*PARTS OF THE EXERCISE*
1. In the Coinbase article, why does Raul Pal oppose Brazil and Argentina adopting Bitcoin as a parallel currency? Answer in one to three sentences.
2. Please write the next few paragraphs of the Coinbase article, picking up after its last sentence.

Coinbase: analysis and economic interference

Coinbase, a historic US exchange with a presence in the crypto market and one of the few companies in the industry to be listed on the stock exchange, is enjoying the fruits of a bullish 2023. 

The CEO of Coinbase, Brian Armstrong, tweets about the economic politics of South America, sparking controversy. 

Coinbase is offering a helping hand to Latin America

Latin America is thinking about how to cope with continuing changes, including economic and geopolitical ones, in the global chessboard. 

Brazil and Argentina, often rivals on a soccer field, are teaming up to study and create a common currency that will create one of the world’s largest united trading areas. 

On 22 January, both Brazil and the newly crowned world soccer champions let it be known that they have begun talking to each other about adopting a common currency that will sit alongside both the Argentine peso and the Brazilian real.

When the two Latin countries reach an agreement, the second largest currency bloc will come to life. 

Brian Armstrong, CEO of Coinbase, believes Bitcoin would undoubtedly be the best choice the two continental countries could make instead of racking their brains over the creation of a new digital currency. 

The hypothesis floated by Coinbase’s top brass immediately made the rounds of the web and the world at large, giving rise to fervent debates on social media as well. 

According to Armstrong, Bitcoin (BTC) would be the “best long-term bet,” and he wonders if this proposal will be accepted or at least considered in the appropriate venues.

The founder and also CEO of Global Macro Investor, Raul Pal is against what the CEO of Coinbase is suggesting and hoping for. 

Pal believes that adopting Bitcoin as a parallel currency is inconvenient. 

A currency that “decreases 65% in the downward part of the business cycle and increases 10 times in the upward part” is not the best a state can equip itself with.

*DATASET*
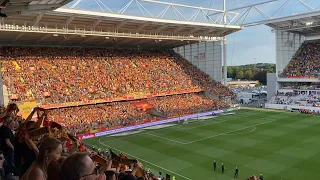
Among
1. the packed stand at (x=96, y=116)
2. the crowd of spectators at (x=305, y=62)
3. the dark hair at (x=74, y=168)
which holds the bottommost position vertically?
the packed stand at (x=96, y=116)

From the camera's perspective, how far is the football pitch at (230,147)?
2069 centimetres

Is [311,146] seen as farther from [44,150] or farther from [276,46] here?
[276,46]

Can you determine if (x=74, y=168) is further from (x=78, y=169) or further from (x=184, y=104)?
(x=184, y=104)

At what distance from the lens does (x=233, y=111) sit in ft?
153

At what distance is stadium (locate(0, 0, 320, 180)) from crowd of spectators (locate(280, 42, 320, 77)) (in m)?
0.19

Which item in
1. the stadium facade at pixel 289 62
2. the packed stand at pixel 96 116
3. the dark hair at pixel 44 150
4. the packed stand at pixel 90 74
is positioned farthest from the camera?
the stadium facade at pixel 289 62

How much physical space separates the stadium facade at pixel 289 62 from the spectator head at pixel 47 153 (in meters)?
45.5

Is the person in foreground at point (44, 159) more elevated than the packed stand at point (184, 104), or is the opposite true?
the person in foreground at point (44, 159)

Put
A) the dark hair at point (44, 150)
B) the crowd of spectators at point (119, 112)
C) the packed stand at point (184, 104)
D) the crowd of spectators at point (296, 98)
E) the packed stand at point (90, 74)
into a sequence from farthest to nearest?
the crowd of spectators at point (296, 98)
the packed stand at point (184, 104)
the packed stand at point (90, 74)
the crowd of spectators at point (119, 112)
the dark hair at point (44, 150)

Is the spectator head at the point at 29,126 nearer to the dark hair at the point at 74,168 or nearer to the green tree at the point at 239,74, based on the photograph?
the dark hair at the point at 74,168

*TASK ANSWERS*
1. Raul Pal considers adopting Bitcoin as a parallel currency inconvenient. A currency that "decreases 65% in the downward part of the business cycle and increases 10 times in the upward part" is, in his view, not the best a state can equip itself with.

2.
Pal explained that with such a spread, businesses would have problems with planning but also with hedging.

A widely held view that is also echoed by most analysts is that Bitcoin is only suitable as a store of value in the same way as Gold. 

In this regard, one user tweeted:

“Anyone who thinks #Bitcoin could ever be a substitute for fiat currency doesn’t understand what $BTC is. 

The ONLY real-world use case that #Bitcoin can have: A store of value to back up the valuation of the currency, like gold used to be. 

And this guy is the CEO of Coinbase. That says it all.”

Views however, as is often the case, do not follow a common flow. 

One user is against the adoption of BTC proposed by the CEO of Coinbase on the grounds that transactions involving the digital gold would be too slow, but this is not reflected in reality, as one response immediately points out. 

The BTC Lightning Network is the “best medium of exchange” and also fast enough according to insiders. 

The example of El Salvador may be enlightening to understand what the adoption of BTC would look like and what it would entail. 

El Salvador adopted BTC in 2021 and this has resulted in strong growth in tourism intrigued by testing firsthand what it would be like to live with Bitcoin “in your pocket.” 

Moreover, the South American country, thanks to BTC has been able to build infrastructure such as schools, a veterinary hospital, and more. 

Two months ago, the Brazilian Chamber of Deputies enacted the law protecting cryptocurrencies in current use in the country. 

The regulation was subsequently signed in December and will go into effect starting next June. 

A month and a half ago, Argentina also had a similar path to its Brazilian cousins. 

One of Argentina’s provinces enacted a law allowing the minting of a stablecoin linked to the US dollar. 

Developers and regional entities say the stablecoin will see the light of day soon, will be for the exclusive use of overage holders, and will have a 100% backing from provincial assets.